Written By Carol Small, Middlesex Centre Archives
It is December already! Time to turn our thoughts to Christmas preparations. The coming days will be filled with finding just the right gift for everyone and decorating the house. In some homes, baking all sorts of goodies, a tradition from the past, may still be a part of the preparations. Items such Christmas cakes, Christmas puddings, squares, cookies, candy – all very rich and decadent!
Christmas cake is usually the first item to be made. In late October or early November, the many ingredients are assembled. In early days, the items were often prepared from the garden or orchard. Candied cherries, various fruits and peels along with dried currants and nuts were accompanied with purchased raisins and dates and spices.

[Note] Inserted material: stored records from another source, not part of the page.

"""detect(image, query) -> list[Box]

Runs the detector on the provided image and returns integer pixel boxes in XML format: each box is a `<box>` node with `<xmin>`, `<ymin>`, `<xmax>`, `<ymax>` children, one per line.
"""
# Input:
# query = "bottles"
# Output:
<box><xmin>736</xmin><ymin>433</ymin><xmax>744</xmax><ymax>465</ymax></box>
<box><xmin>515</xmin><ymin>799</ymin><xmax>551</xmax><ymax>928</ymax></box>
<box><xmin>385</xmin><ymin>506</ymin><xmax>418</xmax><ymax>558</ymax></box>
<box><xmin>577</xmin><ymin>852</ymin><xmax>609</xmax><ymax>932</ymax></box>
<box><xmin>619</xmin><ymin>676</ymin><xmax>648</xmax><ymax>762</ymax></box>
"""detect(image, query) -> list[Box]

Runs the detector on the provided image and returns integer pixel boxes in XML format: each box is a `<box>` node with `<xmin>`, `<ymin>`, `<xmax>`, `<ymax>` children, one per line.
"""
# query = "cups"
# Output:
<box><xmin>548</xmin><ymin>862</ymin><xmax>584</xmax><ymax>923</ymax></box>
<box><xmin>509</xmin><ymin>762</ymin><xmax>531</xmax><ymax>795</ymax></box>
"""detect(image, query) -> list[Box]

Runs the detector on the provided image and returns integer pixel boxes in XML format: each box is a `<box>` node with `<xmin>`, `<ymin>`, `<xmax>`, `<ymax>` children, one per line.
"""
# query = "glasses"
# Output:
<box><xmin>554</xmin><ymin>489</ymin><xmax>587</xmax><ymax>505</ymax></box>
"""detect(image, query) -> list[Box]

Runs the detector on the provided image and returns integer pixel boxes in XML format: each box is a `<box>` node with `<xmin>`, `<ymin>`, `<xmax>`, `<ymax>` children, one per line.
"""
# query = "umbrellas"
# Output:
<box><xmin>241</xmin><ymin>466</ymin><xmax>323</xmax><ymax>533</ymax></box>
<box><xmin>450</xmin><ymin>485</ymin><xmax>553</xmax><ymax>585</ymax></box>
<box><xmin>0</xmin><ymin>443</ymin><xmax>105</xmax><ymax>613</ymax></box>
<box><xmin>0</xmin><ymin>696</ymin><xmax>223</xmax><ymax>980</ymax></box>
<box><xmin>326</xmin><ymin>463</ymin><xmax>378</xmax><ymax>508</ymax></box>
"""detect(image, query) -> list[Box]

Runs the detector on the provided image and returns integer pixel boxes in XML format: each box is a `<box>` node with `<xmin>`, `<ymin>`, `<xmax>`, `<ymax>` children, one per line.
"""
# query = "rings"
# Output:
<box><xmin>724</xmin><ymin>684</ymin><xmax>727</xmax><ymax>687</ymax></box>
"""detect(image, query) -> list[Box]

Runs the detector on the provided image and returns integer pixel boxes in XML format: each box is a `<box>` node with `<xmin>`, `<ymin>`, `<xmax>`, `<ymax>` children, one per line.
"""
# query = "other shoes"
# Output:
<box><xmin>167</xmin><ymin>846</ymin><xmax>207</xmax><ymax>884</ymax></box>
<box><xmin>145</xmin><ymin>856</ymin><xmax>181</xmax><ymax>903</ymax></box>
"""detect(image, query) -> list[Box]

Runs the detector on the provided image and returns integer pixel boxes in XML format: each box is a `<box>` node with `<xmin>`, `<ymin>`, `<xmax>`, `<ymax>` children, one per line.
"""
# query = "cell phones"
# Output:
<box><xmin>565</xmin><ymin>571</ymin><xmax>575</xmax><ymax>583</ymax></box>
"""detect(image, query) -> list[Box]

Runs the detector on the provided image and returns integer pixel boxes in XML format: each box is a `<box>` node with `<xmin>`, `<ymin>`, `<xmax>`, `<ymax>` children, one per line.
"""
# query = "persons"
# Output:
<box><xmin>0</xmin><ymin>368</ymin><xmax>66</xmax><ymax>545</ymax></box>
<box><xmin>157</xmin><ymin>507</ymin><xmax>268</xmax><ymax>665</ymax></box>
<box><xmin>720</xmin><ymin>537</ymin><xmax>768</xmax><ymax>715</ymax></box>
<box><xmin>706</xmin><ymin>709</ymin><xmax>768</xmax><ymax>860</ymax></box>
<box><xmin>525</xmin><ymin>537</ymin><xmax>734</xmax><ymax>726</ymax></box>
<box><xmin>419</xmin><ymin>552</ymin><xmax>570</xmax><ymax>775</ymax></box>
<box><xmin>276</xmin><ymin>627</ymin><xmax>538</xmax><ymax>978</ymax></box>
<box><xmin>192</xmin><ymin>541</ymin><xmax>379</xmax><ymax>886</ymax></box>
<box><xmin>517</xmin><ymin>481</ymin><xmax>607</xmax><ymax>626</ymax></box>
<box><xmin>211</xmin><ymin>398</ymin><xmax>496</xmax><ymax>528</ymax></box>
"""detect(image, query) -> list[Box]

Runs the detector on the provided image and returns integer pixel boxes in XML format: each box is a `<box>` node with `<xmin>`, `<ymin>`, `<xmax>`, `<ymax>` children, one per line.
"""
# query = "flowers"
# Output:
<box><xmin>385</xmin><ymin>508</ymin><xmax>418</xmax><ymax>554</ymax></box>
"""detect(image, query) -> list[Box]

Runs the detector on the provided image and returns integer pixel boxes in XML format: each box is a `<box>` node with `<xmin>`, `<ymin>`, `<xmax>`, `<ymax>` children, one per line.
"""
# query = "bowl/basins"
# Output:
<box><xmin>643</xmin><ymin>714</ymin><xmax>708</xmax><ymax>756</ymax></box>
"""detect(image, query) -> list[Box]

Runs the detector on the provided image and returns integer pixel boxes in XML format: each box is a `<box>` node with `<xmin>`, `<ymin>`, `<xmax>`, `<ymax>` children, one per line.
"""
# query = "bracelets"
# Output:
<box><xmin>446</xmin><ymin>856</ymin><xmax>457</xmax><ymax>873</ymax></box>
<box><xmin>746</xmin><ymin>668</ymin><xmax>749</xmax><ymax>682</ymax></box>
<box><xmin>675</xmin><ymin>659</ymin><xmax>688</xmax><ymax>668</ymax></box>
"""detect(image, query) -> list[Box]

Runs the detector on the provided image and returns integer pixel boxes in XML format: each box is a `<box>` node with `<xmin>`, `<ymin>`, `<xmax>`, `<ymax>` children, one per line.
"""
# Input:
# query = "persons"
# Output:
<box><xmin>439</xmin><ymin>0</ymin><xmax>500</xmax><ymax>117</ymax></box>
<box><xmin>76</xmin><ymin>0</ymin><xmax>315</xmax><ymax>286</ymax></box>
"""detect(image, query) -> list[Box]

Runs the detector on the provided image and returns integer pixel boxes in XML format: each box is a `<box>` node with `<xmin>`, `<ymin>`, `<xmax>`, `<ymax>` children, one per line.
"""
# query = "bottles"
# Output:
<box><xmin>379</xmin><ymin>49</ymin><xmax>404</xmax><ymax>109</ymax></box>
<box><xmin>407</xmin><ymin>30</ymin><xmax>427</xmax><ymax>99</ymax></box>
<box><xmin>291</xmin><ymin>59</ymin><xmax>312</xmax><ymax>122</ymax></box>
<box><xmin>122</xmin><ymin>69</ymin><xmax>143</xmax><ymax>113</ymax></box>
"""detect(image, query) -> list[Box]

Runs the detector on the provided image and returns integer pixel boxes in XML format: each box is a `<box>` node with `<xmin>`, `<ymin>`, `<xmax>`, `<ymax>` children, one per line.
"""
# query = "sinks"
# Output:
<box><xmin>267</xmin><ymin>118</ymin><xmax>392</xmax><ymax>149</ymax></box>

Christmas cake requires a low, constant baking temperature for a long period of time. In today’s kitchen a gas or electric stove provides that constant even heat for as long as needed. In the past, a wood stove’s fire box supplied the heat. To keep that constant, even heat was a challenge. The kitchen stove served multi-purposes, with meals being cooked on it and providing heat for the house too. But baking a Christmas cake took precedence because of the time and expense involved. Once baked, the cakes were stored in sealed containers to moisten, with maybe a little help from brandy.
Christmas puddings were often plum or carrot and made with suet. After all ingredients were assembled, the pudding had to be steamed on that same wood stove some time before the “Big Day”. Served with a rich sauce after a sumptuous roast turkey or goose at Christmas dinner, no one complained about being hungry.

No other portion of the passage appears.